En Arménie, Azerbaïdjan et Géorgie, et dans une moindre mesure en Albanie, Kosovo, Monténégro et Macédoine, les avortement sélectifs des filles sont une réalité. Les pays concernés doivent réagir, avertit l’Ined.

La sélection prénatale des garçons n’est pas un phénomène propre à l’Asie. Dans certains pays d’Europe orientale aussi, depuis 20 ans, il naît bien plus de garçons que de filles, relève une étude de l’Ined (Institut national d’études démographiques) publiée mardi 10 décembre (« La masculinisation des naissance en Europe orientale »).

« Alors que ce phénomène a été décrit pour la première fois il y a plus de dix ans, on peut se demander pourquoi les autorités des pays concernés et l’Europe ne commencent à s’en préoccuper que maintenant », soulignent les chercheurs Christophe Guilmoto et Géraldine Duthé. (...)

Cette situation est due à « la persistance de valeurs traditionnelles patriarcales », et à la baisse de la fécondité conjuguée aux progrès de la médecine prénatale, les échographies qui se sont démocratisées depuis la chute du bloc communiste pouvant conduire à l’avortement sélectif des filles. « Tout porte à croire qu’une part significative de conceptions féminines ne sont pas arrivées à terme en raison d’interruptions volontaires de grossesse. »

C’est d’ailleurs quand les familles ont déjà deux filles que les naissances de garçons apparaissent particulièrement élevées : « durant la décennie 2000, on a même décompté en Arménie jusqu’à 185 garçons pour 100 filles parmi les troisièmes naissances, chiffre qui constitue sans aucun doute un record mondial », soulignent les chercheurs. Lesquels s’inquiètent pour l’avenir : « avec les progrès technologiques, la détermination du sexe par examen du sang fœtal ou les méthodes préconceptionnelles vont peut-être se banaliser et faciliter encore plus la sélection. »
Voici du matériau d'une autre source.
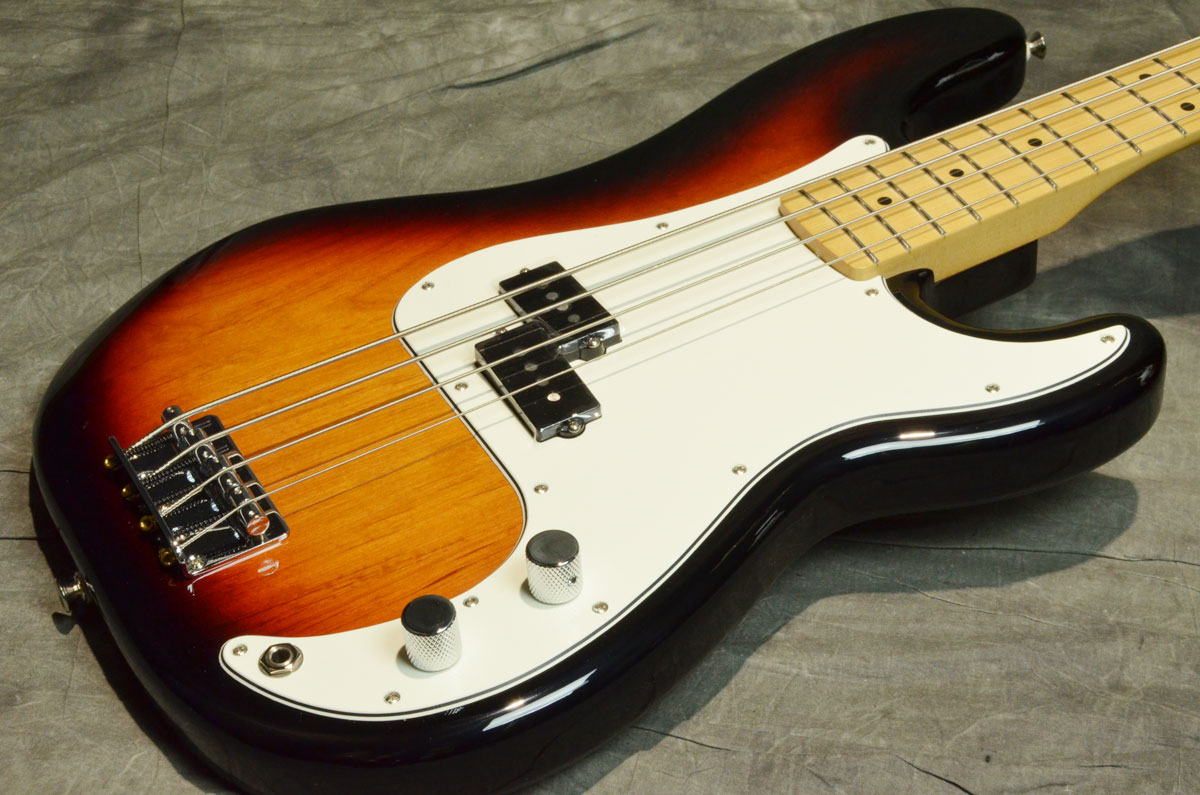 Fender フェンダー / Player Series Precision Bass Maple Fingerboard 3-Color Sunburst【横浜店】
Attention au « prétexte pour limiter l’avortement légal »

Les chercheurs déplorent le manque d’intérêt des autorités et de la société civile dans les pays concernés face à ces constats. Pourtant connus depuis une dizaine d’années, ils « n’ont pas encore débouché sur des mesures concrètes, qu’il s’agisse de campagnes de prévention des avortements sélectifs ou de mesures plus approfondies pour rétablir l’égalité entre les sexes au sein de la famille. »

D’autant que se voiler les yeux, c’est aussi courir le risque de donner des armes aux plus farouches adversaires de l’avortement. « Nous devons être attentifs à ne pas utiliser la sélection sexuelle prénatale comme prétexte pour limiter l’avortement légal » (...)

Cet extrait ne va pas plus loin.